__Challenges__.
a - According to the CSV Fast Importer page, what MySQL feature does the gem rely on?
b - Carry on the CSV Fast Importer page from the point where it stops.

__Source extract__.

□ □ □ □

Ecosyste.ms: Awesome

An open API service indexing awesome lists of open source software.

Awesome Lists | Featured Topics | Projects

https://github.com/sogilis/csv_fast_importer

Fast CSV Importer for PostgreSQL and MySQL
https://github.com/sogilis/csv_fast_importer

mysql performance postgresql rails ruby

Last synced: 13 days ago
JSON representation

Fast CSV Importer for PostgreSQL and MySQL

Awesome Lists containing this project

README

        

[![Gem Version](https://badge.fury.io/rb/csv_fast_importer.svg)](https://badge.fury.io/rb/csv_fast_importer) ![Tests status](https://github.com/sogilis/csv_fast_importer/actions/workflows/tests.yml/badge.svg) [![Codacy Badge](https://app.codacy.com/project/badge/Grade/1ecd555b2ff3414d92bc8674b29c68ea)](https://www.codacy.com/gh/sogilis/csv_fast_importer/dashboard?utm_source=github.com&utm_medium=referral&utm_content=sogilis/csv_fast_importer&utm_campaign=Badge_Grade)

# CSV Fast Importer

A gem to import CSV files' content into a PostgreSQL or MySQL database. It is respectively based on [PostgreSQL `COPY`](https://wiki.postgresql.org/wiki/COPY) and [MySQL `LOAD DATA INFILE`](https://dev.mysql.com/doc/refman/5.7/en/load-data.html) which are designed to be as fast as possible.

## Why?

□ □ □ □

__Items__.
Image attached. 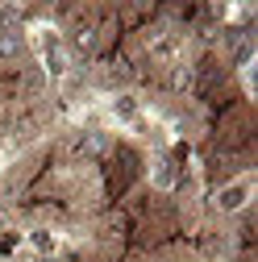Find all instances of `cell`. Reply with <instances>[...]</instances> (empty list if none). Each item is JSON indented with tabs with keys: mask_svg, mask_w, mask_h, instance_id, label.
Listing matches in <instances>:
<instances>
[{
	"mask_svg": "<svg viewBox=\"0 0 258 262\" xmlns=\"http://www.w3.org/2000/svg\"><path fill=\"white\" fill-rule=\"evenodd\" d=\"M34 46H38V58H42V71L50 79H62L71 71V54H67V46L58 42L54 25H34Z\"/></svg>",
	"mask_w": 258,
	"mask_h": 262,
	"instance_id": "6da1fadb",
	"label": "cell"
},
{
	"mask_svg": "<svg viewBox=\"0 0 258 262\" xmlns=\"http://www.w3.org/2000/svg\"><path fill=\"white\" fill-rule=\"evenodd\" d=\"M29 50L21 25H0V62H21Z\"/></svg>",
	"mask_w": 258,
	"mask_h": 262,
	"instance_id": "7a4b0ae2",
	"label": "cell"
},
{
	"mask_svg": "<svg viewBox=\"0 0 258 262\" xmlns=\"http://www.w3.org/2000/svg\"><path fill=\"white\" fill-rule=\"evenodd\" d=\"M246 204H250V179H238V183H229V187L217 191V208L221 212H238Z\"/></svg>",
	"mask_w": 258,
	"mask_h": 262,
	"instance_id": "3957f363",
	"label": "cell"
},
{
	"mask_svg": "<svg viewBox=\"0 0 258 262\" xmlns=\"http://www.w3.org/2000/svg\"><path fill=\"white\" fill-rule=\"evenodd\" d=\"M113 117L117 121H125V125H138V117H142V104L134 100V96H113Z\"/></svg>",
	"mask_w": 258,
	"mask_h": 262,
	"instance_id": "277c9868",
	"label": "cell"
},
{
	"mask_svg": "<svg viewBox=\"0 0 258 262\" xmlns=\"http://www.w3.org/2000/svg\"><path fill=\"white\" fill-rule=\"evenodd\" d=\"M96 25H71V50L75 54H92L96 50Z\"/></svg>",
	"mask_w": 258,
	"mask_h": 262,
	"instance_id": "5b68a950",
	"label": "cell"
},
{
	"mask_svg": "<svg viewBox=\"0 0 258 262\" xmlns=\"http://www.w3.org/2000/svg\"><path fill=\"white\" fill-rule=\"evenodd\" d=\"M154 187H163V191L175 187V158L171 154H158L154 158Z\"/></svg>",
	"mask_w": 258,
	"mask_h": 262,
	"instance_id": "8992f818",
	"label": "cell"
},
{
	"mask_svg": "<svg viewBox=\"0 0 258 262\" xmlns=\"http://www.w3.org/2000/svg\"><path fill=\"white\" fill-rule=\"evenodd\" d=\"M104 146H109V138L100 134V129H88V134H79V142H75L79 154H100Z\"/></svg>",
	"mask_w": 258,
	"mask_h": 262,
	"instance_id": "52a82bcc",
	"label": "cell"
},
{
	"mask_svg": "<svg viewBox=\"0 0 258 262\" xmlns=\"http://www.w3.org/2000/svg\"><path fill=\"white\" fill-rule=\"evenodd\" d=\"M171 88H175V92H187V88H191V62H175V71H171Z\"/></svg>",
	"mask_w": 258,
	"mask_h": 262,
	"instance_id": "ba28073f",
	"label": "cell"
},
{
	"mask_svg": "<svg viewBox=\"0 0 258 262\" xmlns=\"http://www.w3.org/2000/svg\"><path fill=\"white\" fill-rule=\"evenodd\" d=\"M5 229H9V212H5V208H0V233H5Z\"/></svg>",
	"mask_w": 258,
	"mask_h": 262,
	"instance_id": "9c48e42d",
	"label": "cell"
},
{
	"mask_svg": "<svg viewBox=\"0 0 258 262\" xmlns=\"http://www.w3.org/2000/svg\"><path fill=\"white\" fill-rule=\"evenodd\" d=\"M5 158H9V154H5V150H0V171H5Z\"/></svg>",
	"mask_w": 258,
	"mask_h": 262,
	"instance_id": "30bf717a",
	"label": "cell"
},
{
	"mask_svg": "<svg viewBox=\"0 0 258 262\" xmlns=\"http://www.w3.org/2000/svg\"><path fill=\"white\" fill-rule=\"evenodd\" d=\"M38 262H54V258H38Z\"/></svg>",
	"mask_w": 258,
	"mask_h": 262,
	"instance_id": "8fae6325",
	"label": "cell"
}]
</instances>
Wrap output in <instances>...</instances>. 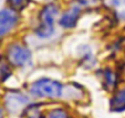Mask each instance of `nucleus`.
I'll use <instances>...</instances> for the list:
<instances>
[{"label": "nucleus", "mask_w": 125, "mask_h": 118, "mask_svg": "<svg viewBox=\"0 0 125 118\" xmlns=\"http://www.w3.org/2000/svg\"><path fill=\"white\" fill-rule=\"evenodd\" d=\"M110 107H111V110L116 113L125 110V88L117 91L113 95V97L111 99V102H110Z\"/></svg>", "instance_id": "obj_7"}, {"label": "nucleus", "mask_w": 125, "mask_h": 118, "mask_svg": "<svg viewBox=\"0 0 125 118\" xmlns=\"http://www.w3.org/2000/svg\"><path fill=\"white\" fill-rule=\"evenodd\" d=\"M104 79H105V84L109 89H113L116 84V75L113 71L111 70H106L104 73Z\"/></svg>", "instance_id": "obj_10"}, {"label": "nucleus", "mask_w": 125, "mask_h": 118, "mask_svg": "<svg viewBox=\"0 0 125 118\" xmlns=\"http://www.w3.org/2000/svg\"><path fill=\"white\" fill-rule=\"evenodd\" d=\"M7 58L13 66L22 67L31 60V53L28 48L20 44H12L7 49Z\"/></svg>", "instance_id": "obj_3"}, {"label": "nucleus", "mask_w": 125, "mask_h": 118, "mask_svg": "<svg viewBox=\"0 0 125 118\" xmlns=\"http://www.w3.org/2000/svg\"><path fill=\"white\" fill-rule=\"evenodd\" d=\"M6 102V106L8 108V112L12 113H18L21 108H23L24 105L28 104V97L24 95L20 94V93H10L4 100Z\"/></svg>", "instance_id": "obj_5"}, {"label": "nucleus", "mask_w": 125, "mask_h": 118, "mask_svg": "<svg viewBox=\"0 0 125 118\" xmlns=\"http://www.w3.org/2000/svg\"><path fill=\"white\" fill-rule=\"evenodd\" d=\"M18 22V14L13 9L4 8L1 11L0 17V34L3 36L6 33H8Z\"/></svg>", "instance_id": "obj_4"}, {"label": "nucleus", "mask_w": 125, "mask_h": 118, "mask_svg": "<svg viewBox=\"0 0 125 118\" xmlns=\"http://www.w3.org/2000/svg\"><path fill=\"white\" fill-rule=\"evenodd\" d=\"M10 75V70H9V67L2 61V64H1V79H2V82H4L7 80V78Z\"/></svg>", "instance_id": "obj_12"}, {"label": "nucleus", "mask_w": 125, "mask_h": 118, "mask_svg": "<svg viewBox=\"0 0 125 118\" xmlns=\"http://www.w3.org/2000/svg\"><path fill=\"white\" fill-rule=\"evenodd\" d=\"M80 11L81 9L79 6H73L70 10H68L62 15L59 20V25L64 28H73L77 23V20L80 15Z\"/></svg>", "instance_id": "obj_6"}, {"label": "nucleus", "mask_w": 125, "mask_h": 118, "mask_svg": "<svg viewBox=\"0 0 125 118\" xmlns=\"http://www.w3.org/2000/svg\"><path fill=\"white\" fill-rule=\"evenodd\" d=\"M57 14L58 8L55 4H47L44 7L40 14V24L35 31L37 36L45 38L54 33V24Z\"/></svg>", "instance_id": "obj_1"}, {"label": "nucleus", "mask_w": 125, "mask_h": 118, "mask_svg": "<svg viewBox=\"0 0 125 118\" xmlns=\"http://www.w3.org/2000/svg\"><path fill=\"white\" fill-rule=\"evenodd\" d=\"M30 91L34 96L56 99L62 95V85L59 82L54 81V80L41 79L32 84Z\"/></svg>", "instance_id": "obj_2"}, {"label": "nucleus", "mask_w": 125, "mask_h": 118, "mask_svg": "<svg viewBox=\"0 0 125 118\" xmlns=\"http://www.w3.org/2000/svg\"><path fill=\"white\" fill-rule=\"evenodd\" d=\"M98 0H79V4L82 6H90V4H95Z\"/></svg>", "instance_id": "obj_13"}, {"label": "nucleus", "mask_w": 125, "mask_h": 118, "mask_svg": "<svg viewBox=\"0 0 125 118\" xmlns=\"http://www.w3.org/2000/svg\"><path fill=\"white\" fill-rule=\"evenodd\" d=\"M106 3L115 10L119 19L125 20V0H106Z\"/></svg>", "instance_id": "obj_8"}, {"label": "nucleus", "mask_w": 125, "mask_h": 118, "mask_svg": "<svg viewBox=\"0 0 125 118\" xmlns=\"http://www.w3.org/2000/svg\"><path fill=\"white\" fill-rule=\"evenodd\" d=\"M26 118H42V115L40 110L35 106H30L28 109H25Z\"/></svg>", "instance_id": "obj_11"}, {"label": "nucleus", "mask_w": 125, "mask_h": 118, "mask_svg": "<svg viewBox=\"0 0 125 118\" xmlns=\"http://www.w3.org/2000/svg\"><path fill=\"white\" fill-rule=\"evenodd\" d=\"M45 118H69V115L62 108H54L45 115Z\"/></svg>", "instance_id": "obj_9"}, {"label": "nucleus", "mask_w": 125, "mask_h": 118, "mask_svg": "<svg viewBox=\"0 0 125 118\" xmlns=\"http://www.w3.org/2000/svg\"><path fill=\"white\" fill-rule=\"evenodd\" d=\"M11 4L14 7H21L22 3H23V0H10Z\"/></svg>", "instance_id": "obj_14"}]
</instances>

□ □ □ □

__Final results__.
a - MySQL `LOAD DATA INFILE`

b -
CSV importation is a common task which can be done by more than 6 different gems, but none of them is able to import **1 million of lines in a few seconds** (see benchmark below), hence the creation of this gem.

Here is an indicative benchmark to compare available solutions. It represents the **duration (ms)** to import a **10 000 lines** csv file into a local PostgreSQL instance on a laptop running OSX (lower is better):

![Benchmark](benchmark/results.png?raw=true "Benchmark")

Like all benchmarks, some tuning can produce different results, yet this chart gives a big picture. See [benchmark details](benchmark/README.md).

## Requirements

- Rails (ActiveRecord in fact)
- PostgreSQL or MySQL

## Limitations

- Usual ActiveRecord process (validations, callbacks, computed fields like `created_at`...) is bypassed. This is the price for performance
- Custom enclosing field (ex: `"`) is not supported yet
- Custom line separator (ex: `\r\n` for windows file) is not supported yet
- MySQL: encoding is not supported yet
- MySQL: transaction is not supported yet
- MySQL: row_index is not supported yet
- MySQL: database must have access to file to import

Note about custom line separator: it might work by opening the file with the `universal_newline` argument (e.g. `file = File.new(path, universal_newline: true)`). Unfortunately, we weren't able to reproduce and test it so we don't support it "officialy". You can find more information in [this ticket](https://github.com/sogilis/csv_fast_importer/pull/45#issuecomment-326578839) (in French).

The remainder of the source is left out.